Anlamiyorum bir insan bu kadar basit ve banal bir oyunu neden oynar. Eskiden indirmistim 10dk sonra sildim gorsellik yok bisey yok. Oyundan anlayan insan gercektende oynamaz. Bunu begenen tip bir wow oynasa ne dusunur acaba.
sokaktaki kızışmış köpekler gibi, 1 kadın figürü 10 tane erkek figürün takip edip laf attığı oyun... o abazaları izleyip gülmekten oyunu oynayamıyorsun.
zenginin parasıyla her şeye sahip olup, kral gibi ortalarda dolaşıp zevkini çıkardığı, fakirin ise bir ruh taşı için dağı taşı aştığı, pazarda ucuz bir şey çekilince bile sevindiği oyun. gerçek hayatta böyle değil mi zaten? alt yapın iyiyse basarsın parayı geriye pek bir şey kalmaz formaliteden iş yapıyormuş gibi görünürsün.. fakirsen gece gündüz çalışsan zenginin bir saatte kazandığına zor ulaşırsın..
2009 da edilee denen bir adam vardı, millet onu iyi bir oyuncu falan sanıyordu, toplasanız oyuna günde 3-4 saat ya giriyor ya girmiyordu. ama hep sıralamada birinciydi.. gerçek hayatla kıyaslama yaparsanız önce bir paranız olacak ki bir şeylerde en iyi imajı verebilesiniz. fakirseniz de zeka, strateji ve doğru yerde doğru şans lazım.

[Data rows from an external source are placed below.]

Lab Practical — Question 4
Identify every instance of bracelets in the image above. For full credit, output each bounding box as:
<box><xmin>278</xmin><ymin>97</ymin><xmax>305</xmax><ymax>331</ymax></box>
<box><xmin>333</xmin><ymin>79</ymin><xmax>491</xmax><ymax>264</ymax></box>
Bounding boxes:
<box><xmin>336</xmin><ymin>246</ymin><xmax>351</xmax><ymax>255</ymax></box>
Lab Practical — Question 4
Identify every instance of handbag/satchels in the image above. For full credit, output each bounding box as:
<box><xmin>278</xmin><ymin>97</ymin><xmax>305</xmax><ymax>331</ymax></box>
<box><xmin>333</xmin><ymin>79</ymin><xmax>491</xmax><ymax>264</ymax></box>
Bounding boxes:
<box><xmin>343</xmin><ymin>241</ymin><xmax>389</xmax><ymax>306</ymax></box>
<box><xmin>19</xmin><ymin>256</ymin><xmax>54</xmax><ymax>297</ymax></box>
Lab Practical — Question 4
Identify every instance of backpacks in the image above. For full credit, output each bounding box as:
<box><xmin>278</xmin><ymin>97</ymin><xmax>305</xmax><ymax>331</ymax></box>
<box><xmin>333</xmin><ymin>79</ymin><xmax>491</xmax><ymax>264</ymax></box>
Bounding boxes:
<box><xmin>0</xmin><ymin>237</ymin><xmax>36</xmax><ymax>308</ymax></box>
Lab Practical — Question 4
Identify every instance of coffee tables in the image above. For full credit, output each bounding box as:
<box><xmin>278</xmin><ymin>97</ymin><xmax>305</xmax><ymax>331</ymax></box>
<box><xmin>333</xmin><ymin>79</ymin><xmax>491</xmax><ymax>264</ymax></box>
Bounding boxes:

1 aylık periyodda dolunay kılıcıma +9 bastığım her saniye adrenalin ve tansiyon düşmesini birarada yaşatan oyun olmuştu.
ama sonunda basabilmiştim. ışıl ışıldı huaamuğaaa.
kuralım mı gençler bi ulusöz klanı başlayalım yeniden? *
mavi bayrağız. 20 30 kişi toplandı ilk köyün orda. sarıları basalım dediler. herkes atına bindi, çöle doğru yol aldı. sıcak çölde at koştururken, kendini grup lideri sanıp ''duuruunn bir şey dicem'' yazıp öne geçmeye çalışanlar falan çıktı ortaya. kimse dinlemiyordu onları. herkes hedefe odaklanmıştı. dombra klibindeki atlılar gibiydik. 20 30 kişi olarak tek hedefimiz vardı, sarıları mahvetmek.
ışınlanma yerinden geçtik ve sarıların topraklarına ayak bastık. 20 30 kişiden bir anda 10 15 kişi kalmıştık. çoğu fake atmıştı. zaten oraya ayak basar basmaz yüksek level çarlarla savaşlar başlamıştı. ölenler yerden kalkamıyordu. 3 dakika geçmedi 4 5 kişiydik. o gaza gelip atların üzerinde tozu dumana katan ekipten eser yoktu. çölde ''alllaaah allahalahlalhl, hücuuum'' nidalarıyla koşan 20 30 kişilik ekipten 4 5 kişi kalmıştı son 3 dakika içerisinde.
en çok da kendini grubun lideri sanıp ''duruun bir şey dicem'' diyen ve siklenmeyen adamı merak ettim. galiba gelmedi şerefsiz. çölde geri vites yapıp kaçtı.
aradan 28 sene geçti. bu ve bunun dışında bir çok anı daha hala aklımda. güzel günlerdi.
6 senemi verdigim efsanevi oyun kanka ayagına 9 yarı insan 9 siyah çelik gibi güzel itemler çalmışlıgım bile vardı hey gidi günler ne çabuk geçti seneler.